Dataset rows -
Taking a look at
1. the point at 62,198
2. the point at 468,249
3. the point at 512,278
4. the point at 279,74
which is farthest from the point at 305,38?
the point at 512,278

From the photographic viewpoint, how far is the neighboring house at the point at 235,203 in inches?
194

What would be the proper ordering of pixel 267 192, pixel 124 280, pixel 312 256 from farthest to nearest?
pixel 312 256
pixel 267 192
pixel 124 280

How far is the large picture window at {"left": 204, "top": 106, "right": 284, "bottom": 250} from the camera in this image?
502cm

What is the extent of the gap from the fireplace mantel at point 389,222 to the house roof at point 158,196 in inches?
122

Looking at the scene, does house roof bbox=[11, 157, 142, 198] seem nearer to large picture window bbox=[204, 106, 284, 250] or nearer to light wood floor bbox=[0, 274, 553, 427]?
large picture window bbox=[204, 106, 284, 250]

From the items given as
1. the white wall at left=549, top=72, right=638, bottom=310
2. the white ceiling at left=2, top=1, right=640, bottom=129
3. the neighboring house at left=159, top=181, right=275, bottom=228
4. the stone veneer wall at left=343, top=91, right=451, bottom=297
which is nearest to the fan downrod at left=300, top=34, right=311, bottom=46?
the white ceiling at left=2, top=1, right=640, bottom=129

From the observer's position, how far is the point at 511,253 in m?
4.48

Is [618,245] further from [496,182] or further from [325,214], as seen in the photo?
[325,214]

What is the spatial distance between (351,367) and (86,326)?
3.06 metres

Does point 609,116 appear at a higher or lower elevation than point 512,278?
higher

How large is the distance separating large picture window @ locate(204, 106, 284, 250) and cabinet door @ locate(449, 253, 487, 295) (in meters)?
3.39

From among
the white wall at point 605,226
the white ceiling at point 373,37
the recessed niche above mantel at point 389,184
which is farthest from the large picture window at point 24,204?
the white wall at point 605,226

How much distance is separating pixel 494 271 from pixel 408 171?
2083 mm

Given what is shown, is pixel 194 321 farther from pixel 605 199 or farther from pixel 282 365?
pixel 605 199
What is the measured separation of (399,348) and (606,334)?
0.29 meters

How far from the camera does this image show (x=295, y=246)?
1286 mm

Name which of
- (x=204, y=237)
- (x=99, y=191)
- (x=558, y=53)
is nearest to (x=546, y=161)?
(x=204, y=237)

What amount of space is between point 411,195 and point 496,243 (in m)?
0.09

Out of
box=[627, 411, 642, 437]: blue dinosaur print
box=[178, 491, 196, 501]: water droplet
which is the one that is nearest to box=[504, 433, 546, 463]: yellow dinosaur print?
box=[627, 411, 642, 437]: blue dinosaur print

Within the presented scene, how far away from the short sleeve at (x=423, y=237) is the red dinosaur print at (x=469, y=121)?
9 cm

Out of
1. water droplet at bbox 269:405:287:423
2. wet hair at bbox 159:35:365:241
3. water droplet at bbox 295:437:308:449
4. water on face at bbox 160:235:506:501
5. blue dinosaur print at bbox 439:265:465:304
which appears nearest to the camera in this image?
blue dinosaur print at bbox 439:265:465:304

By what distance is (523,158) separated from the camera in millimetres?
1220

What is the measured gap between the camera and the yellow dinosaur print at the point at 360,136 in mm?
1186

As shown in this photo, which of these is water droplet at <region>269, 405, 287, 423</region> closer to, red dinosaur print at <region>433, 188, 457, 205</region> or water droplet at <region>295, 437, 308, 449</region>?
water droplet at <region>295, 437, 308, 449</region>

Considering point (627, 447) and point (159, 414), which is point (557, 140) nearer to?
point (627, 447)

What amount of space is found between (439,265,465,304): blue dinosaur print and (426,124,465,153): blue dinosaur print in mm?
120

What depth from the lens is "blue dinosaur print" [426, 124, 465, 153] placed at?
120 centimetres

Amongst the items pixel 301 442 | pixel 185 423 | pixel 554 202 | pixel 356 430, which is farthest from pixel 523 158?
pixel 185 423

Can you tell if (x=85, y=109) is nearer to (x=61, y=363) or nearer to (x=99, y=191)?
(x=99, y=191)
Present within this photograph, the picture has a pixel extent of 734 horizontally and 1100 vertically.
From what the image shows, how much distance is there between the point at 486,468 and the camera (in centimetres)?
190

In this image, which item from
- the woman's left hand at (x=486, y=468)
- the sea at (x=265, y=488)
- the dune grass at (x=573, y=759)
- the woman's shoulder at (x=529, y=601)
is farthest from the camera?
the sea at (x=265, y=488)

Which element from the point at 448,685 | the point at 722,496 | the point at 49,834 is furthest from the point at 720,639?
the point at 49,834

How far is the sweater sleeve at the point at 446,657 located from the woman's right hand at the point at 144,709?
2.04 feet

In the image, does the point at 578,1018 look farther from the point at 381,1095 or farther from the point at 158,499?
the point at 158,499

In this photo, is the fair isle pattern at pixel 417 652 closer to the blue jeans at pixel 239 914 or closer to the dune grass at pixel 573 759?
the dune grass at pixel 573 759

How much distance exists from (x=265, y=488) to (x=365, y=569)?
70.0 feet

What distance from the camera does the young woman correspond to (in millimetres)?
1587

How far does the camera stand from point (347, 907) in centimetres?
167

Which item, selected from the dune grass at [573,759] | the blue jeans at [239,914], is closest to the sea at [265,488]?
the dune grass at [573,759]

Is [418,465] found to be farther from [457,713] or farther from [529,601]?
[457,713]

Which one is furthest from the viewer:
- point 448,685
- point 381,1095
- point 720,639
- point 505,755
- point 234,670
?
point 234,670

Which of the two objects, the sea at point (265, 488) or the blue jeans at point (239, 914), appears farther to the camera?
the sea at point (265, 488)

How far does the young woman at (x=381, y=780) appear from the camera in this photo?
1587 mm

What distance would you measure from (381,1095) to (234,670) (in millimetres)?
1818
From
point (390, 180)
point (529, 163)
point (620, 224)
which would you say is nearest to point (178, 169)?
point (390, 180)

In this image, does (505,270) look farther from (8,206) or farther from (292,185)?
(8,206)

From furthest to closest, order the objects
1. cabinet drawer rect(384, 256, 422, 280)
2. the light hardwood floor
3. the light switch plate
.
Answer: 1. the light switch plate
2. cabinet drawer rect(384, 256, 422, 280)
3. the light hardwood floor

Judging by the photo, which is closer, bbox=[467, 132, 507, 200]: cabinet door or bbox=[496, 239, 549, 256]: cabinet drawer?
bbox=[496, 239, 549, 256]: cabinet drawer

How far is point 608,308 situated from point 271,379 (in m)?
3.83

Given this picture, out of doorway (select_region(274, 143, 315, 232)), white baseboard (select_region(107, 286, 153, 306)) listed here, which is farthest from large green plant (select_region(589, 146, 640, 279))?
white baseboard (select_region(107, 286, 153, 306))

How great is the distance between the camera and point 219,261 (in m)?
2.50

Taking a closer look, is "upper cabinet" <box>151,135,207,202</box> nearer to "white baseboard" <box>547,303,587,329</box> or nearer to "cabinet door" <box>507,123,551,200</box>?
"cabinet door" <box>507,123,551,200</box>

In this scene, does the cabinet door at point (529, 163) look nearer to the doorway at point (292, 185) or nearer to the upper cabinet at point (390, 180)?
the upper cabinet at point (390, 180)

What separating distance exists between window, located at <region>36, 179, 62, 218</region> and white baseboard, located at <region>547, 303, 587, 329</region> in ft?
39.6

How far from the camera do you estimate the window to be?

Work to be completed -
Each record above should be output again exactly.

Correct answer -
Taking a look at
1. the point at 62,198
2. the point at 468,249
3. the point at 512,278
4. the point at 279,74
which is farthest from the point at 305,38?
the point at 512,278

From the photographic viewpoint, how far is the neighboring house at the point at 235,203 in inches?
194

What would be the proper ordering of pixel 267 192, pixel 124 280, pixel 312 256 from farthest to nearest?
pixel 312 256
pixel 267 192
pixel 124 280

How far is the large picture window at {"left": 204, "top": 106, "right": 284, "bottom": 250} from the camera in this image?
502cm

What is the extent of the gap from the fireplace mantel at point 389,222 to the house roof at point 158,196 in inches?
122

Looking at the scene, does house roof bbox=[11, 157, 142, 198] seem nearer to large picture window bbox=[204, 106, 284, 250] or nearer to light wood floor bbox=[0, 274, 553, 427]?
large picture window bbox=[204, 106, 284, 250]

From the items given as
1. the white wall at left=549, top=72, right=638, bottom=310
2. the white ceiling at left=2, top=1, right=640, bottom=129
3. the neighboring house at left=159, top=181, right=275, bottom=228
4. the stone veneer wall at left=343, top=91, right=451, bottom=297
which is nearest to the fan downrod at left=300, top=34, right=311, bottom=46?
the white ceiling at left=2, top=1, right=640, bottom=129

From the observer's position, how far is the point at 511,253 in m?
4.48

Is [618,245] further from [496,182] or further from [325,214], as seen in the photo?
[325,214]

What is the spatial distance between (351,367) and (86,326)?
3.06 metres

Does point 609,116 appear at a higher or lower elevation than point 512,278?
higher

How large is the distance separating large picture window @ locate(204, 106, 284, 250) and cabinet door @ locate(449, 253, 487, 295) (in meters)?
3.39

From among
the white wall at point 605,226
the white ceiling at point 373,37
the recessed niche above mantel at point 389,184
which is farthest from the large picture window at point 24,204?
the white wall at point 605,226

How much distance is separating pixel 494 271 from pixel 408 171?
2083 mm

Given what is shown, is pixel 194 321 farther from pixel 605 199 or farther from pixel 282 365?
pixel 605 199
What is the measured separation of (399,348) and (606,334)?
0.29 meters

How far from the camera does this image show (x=295, y=246)?
1286 mm

Name which of
- (x=204, y=237)
- (x=99, y=191)
- (x=558, y=53)
is nearest to (x=546, y=161)?
(x=204, y=237)

What amount of space is between point 411,195 and point 496,243 (in m)?
0.09

Out of
box=[627, 411, 642, 437]: blue dinosaur print
box=[178, 491, 196, 501]: water droplet
which is the one that is nearest to box=[504, 433, 546, 463]: yellow dinosaur print?
box=[627, 411, 642, 437]: blue dinosaur print

Within the presented scene, how far away from the short sleeve at (x=423, y=237) is the red dinosaur print at (x=469, y=121)?
9 cm

Out of
1. water droplet at bbox 269:405:287:423
2. wet hair at bbox 159:35:365:241
3. water droplet at bbox 295:437:308:449
4. water on face at bbox 160:235:506:501
5. blue dinosaur print at bbox 439:265:465:304
which appears nearest to the camera in this image?
blue dinosaur print at bbox 439:265:465:304

By what distance is (523,158) separated from the camera in millimetres?
1220

What is the measured gap between the camera and the yellow dinosaur print at the point at 360,136 in mm?
1186

As shown in this photo, which of these is water droplet at <region>269, 405, 287, 423</region> closer to, red dinosaur print at <region>433, 188, 457, 205</region> or water droplet at <region>295, 437, 308, 449</region>?
water droplet at <region>295, 437, 308, 449</region>

Considering point (627, 447) and point (159, 414), which is point (557, 140) nearer to?
point (627, 447)

What amount of space is found between (439,265,465,304): blue dinosaur print and (426,124,465,153): blue dinosaur print in mm?
120

What depth from the lens is "blue dinosaur print" [426, 124, 465, 153] placed at?
120 centimetres

Amongst the items pixel 301 442 | pixel 185 423 | pixel 554 202 | pixel 356 430, which is farthest from pixel 523 158?
pixel 185 423

Can you tell if (x=85, y=109) is nearer to (x=61, y=363) or nearer to (x=99, y=191)?
(x=99, y=191)
Present within this photograph, the picture has a pixel extent of 734 horizontally and 1100 vertically.
From what the image shows, how much distance is there between the point at 486,468 and the camera (in centimetres)?
190

In this image, which item from
- the woman's left hand at (x=486, y=468)
- the sea at (x=265, y=488)
- the dune grass at (x=573, y=759)
- the woman's shoulder at (x=529, y=601)
is farthest from the camera?
the sea at (x=265, y=488)

Which element from the point at 448,685 | the point at 722,496 | the point at 49,834 is furthest from the point at 720,639?
the point at 49,834

How far is the sweater sleeve at the point at 446,657 located from the woman's right hand at the point at 144,709?
2.04 feet

In the image, does the point at 578,1018 look farther from the point at 381,1095 or farther from the point at 158,499?
the point at 158,499

In this photo, is the fair isle pattern at pixel 417 652 closer to the blue jeans at pixel 239 914 or closer to the dune grass at pixel 573 759?
the dune grass at pixel 573 759

How much distance exists from (x=265, y=488) to (x=365, y=569)?
70.0 feet

What distance from the camera does the young woman correspond to (in millimetres)?
1587

How far does the camera stand from point (347, 907) in centimetres?
167

Which item, selected from the dune grass at [573,759] | the blue jeans at [239,914], is closest to the sea at [265,488]?
the dune grass at [573,759]

Is [418,465] found to be farther from [457,713] or farther from [529,601]?
[457,713]

Which one is furthest from the viewer:
- point 448,685
- point 381,1095
- point 720,639
- point 505,755
- point 234,670
?
point 234,670

Which of the two objects, the sea at point (265, 488) or the blue jeans at point (239, 914), appears farther to the camera?
the sea at point (265, 488)

How far does the young woman at (x=381, y=780) appear from the camera in this photo?
1587 mm

What distance would you measure from (381,1095) to (234,670) (in millimetres)?
1818
From
point (390, 180)
point (529, 163)
point (620, 224)
which would you say is nearest to point (178, 169)?
point (390, 180)

In this image, does (505,270) look farther from (8,206) or farther from (292,185)?
(8,206)

From furthest to closest, order the objects
1. cabinet drawer rect(384, 256, 422, 280)
2. the light hardwood floor
3. the light switch plate
.
Answer: 1. the light switch plate
2. cabinet drawer rect(384, 256, 422, 280)
3. the light hardwood floor

Judging by the photo, which is closer, bbox=[467, 132, 507, 200]: cabinet door or bbox=[496, 239, 549, 256]: cabinet drawer?
bbox=[496, 239, 549, 256]: cabinet drawer

How far is point 608,308 situated from point 271,379 (in m)?
3.83

Given this picture, out of doorway (select_region(274, 143, 315, 232)), white baseboard (select_region(107, 286, 153, 306)) listed here, which is farthest from large green plant (select_region(589, 146, 640, 279))?
white baseboard (select_region(107, 286, 153, 306))

How great is the distance between the camera and point 219,261 (in m)?
2.50

Taking a closer look, is "upper cabinet" <box>151,135,207,202</box> nearer to "white baseboard" <box>547,303,587,329</box> or nearer to "cabinet door" <box>507,123,551,200</box>?
"cabinet door" <box>507,123,551,200</box>

In this scene, does the cabinet door at point (529, 163) look nearer to the doorway at point (292, 185) or nearer to the upper cabinet at point (390, 180)?
the upper cabinet at point (390, 180)

What separating distance exists between window, located at <region>36, 179, 62, 218</region> and white baseboard, located at <region>547, 303, 587, 329</region> in ft?
39.6

How far from the camera do you estimate the window to be?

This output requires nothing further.